Published online by Cambridge University Press: 28 January 2012
This chapter will emphasize the relation between evangelization and culture by arguing that official missionary discourse was one of necessary ambiguity, and that the missionary intervention in society and culture legitimized a counter discourse in postcolonial writing.
Coming in waves
The spread of Christianity on the African continent did not occur exclusively with European expansion outside the Western hemisphere from the fifteenth century onwards. Rather it came in several waves. Early Christianity in North Africa during the first and second centuries gave birth to a dynamic and vibrant Christian church, and produced eminent Fathers of the Church such as Saint Augustine, Bishop Cyprian and the theologian and writer Tertullian. The Islamic conquest of Africa soon overshadowed and almost completely erased Christianity in the region, and yet the church survived in different Coptic denominations in Egypt and Ethiopia.

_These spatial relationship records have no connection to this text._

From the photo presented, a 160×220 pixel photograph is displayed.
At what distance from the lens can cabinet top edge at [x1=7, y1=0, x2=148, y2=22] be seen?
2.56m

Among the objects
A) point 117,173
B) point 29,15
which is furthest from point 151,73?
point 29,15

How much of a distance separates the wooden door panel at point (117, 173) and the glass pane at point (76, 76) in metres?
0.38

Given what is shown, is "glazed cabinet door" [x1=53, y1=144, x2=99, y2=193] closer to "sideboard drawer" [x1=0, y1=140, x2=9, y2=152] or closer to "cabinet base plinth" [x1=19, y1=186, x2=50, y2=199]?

A second wave of new evangelization took place during the fifteenth century, concomitant with the great discoveries spearheaded by European expansion outside the West. Portugal’s political power was coupled with the exertions of Portuguese explorers to conquer new territories with the seal and the approval of the Holy See, the highest Christian authority. Through papal bulls (Dum Diversas (January 1452) and Romanus Pontifex (January 1455) by Nicolas V, Inter Cetera (March 1456) by Callixte III, Aeterni Regis Clementia (June 1481) by Sixte IV, Dum Fide Constantium (1514) and Dumdum Pro Parte (1516) by Leon X), the popes granted to the kings of Portugal the full right to conquer territories, and at the same time to bring the Christian faith into these newly conquered spaces.